— Begin RECORDS PROVIDED —

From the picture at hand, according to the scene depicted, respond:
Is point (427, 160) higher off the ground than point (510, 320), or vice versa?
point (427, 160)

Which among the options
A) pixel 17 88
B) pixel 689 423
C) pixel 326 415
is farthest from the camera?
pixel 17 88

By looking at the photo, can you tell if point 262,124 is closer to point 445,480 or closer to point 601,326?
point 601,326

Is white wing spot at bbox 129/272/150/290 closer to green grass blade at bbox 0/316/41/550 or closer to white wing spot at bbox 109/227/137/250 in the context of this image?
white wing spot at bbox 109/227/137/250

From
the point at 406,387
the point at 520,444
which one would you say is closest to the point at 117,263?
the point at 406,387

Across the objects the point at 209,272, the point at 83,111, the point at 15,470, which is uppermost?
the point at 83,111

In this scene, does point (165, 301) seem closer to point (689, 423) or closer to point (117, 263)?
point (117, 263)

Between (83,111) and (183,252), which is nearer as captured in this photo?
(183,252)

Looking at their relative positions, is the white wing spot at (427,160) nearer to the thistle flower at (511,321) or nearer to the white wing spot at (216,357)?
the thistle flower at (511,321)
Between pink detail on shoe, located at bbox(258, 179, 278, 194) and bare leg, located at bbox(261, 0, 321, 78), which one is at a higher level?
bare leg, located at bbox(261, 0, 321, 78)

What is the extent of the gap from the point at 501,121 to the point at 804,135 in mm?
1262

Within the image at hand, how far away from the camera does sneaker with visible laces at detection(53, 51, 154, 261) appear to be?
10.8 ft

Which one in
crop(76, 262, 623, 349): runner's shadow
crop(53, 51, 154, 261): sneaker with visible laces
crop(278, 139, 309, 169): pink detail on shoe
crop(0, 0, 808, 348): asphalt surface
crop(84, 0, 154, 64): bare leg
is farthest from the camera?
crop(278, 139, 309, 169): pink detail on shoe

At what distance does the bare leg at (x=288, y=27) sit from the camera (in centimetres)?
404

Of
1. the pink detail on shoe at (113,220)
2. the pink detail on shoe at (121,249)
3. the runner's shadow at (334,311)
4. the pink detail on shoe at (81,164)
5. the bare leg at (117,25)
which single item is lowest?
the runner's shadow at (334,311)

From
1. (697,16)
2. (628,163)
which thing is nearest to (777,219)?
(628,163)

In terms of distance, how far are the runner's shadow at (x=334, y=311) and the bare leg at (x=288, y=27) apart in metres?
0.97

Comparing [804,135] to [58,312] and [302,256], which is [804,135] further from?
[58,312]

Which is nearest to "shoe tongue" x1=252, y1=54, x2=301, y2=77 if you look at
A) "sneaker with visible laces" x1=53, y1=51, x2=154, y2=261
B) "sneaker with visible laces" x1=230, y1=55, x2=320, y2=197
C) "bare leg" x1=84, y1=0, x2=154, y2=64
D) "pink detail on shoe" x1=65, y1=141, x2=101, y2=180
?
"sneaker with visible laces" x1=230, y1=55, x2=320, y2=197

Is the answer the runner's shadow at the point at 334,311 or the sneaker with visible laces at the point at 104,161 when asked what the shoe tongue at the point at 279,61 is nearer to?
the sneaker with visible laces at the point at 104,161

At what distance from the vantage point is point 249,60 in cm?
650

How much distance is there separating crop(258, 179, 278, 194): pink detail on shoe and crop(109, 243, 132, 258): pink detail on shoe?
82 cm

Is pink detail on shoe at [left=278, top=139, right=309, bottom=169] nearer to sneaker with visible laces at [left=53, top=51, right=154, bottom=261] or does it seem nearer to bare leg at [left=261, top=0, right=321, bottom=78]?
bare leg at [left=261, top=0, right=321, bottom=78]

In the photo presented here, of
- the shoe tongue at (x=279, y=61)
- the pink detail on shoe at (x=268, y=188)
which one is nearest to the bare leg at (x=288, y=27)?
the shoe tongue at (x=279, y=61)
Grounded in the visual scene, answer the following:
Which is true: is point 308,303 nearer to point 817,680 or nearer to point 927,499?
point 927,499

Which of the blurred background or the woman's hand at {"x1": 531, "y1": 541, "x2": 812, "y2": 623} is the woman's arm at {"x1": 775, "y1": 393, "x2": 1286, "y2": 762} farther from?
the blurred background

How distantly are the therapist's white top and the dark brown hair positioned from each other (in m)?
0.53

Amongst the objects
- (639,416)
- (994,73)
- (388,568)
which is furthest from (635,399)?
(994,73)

— End RECORDS PROVIDED —

Set every line of the listing down word for word.

From the picture at hand, according to the scene depicted, respond:
Is point (427, 160) higher off the ground than point (510, 320), or vice versa?
point (427, 160)

Which among the options
A) pixel 17 88
B) pixel 689 423
C) pixel 326 415
is farthest from the camera?
pixel 17 88

By looking at the photo, can you tell if point 262,124 is closer to point 445,480 or closer to point 601,326?
point 601,326

Is white wing spot at bbox 129/272/150/290 closer to green grass blade at bbox 0/316/41/550 or closer to white wing spot at bbox 109/227/137/250 in the context of this image?
white wing spot at bbox 109/227/137/250

From
the point at 406,387
the point at 520,444
which one would you say is closest to the point at 117,263?
the point at 406,387

Across the objects the point at 209,272, the point at 83,111, the point at 15,470, which is uppermost?
the point at 83,111

In this scene, does point (165, 301) seem closer to point (689, 423) or closer to point (117, 263)?
point (117, 263)

Between (83,111) and (183,252), which is nearer as captured in this photo?
(183,252)

Looking at their relative positions, is the white wing spot at (427,160) nearer to the thistle flower at (511,321) or nearer to the white wing spot at (216,357)?
the thistle flower at (511,321)
Between pink detail on shoe, located at bbox(258, 179, 278, 194) and bare leg, located at bbox(261, 0, 321, 78), which one is at a higher level?
bare leg, located at bbox(261, 0, 321, 78)

What is the extent of the gap from the point at 501,121 to the point at 804,135 in mm?
1262

Within the image at hand, how far away from the camera does sneaker with visible laces at detection(53, 51, 154, 261) appear to be?
10.8 ft

Which one in
crop(76, 262, 623, 349): runner's shadow
crop(53, 51, 154, 261): sneaker with visible laces
crop(278, 139, 309, 169): pink detail on shoe
crop(0, 0, 808, 348): asphalt surface
crop(84, 0, 154, 64): bare leg
is farthest from the camera?
crop(278, 139, 309, 169): pink detail on shoe

At what distance does the bare leg at (x=288, y=27) sit from the camera (in centimetres)?
404

Of
1. the pink detail on shoe at (113,220)
2. the pink detail on shoe at (121,249)
3. the runner's shadow at (334,311)
4. the pink detail on shoe at (81,164)
5. the bare leg at (117,25)
which single item is lowest?
the runner's shadow at (334,311)

From
1. (697,16)
2. (628,163)
which thing is nearest to (777,219)?
(628,163)

In terms of distance, how far are the runner's shadow at (x=334, y=311) and the bare leg at (x=288, y=27) apart in metres?
0.97

Comparing [804,135] to [58,312] and [302,256], which is [804,135] further from?
[58,312]

Which is nearest to "shoe tongue" x1=252, y1=54, x2=301, y2=77 if you look at
A) "sneaker with visible laces" x1=53, y1=51, x2=154, y2=261
B) "sneaker with visible laces" x1=230, y1=55, x2=320, y2=197
C) "bare leg" x1=84, y1=0, x2=154, y2=64
D) "pink detail on shoe" x1=65, y1=141, x2=101, y2=180
?
"sneaker with visible laces" x1=230, y1=55, x2=320, y2=197

Is the answer the runner's shadow at the point at 334,311 or the sneaker with visible laces at the point at 104,161 when asked what the shoe tongue at the point at 279,61 is nearer to?
the sneaker with visible laces at the point at 104,161

At what distance from the vantage point is point 249,60 in cm?
650

How much distance is there separating crop(258, 179, 278, 194): pink detail on shoe and crop(109, 243, 132, 258): pink detail on shoe?
82 cm

Is pink detail on shoe at [left=278, top=139, right=309, bottom=169] nearer to sneaker with visible laces at [left=53, top=51, right=154, bottom=261] or does it seem nearer to bare leg at [left=261, top=0, right=321, bottom=78]?
bare leg at [left=261, top=0, right=321, bottom=78]

In the photo presented here, of
- the shoe tongue at (x=279, y=61)
- the pink detail on shoe at (x=268, y=188)
which one is nearest to the bare leg at (x=288, y=27)?
the shoe tongue at (x=279, y=61)
Grounded in the visual scene, answer the following:
Which is true: is point 308,303 nearer to point 817,680 or nearer to point 927,499?
point 927,499

Which of the blurred background or the woman's hand at {"x1": 531, "y1": 541, "x2": 812, "y2": 623} is the woman's arm at {"x1": 775, "y1": 393, "x2": 1286, "y2": 762} farther from?
the blurred background

How distantly are the therapist's white top and the dark brown hair positioned from each other (in m)?
0.53

Amongst the objects
- (639,416)
- (994,73)
- (388,568)
which is furthest from (635,399)?
(994,73)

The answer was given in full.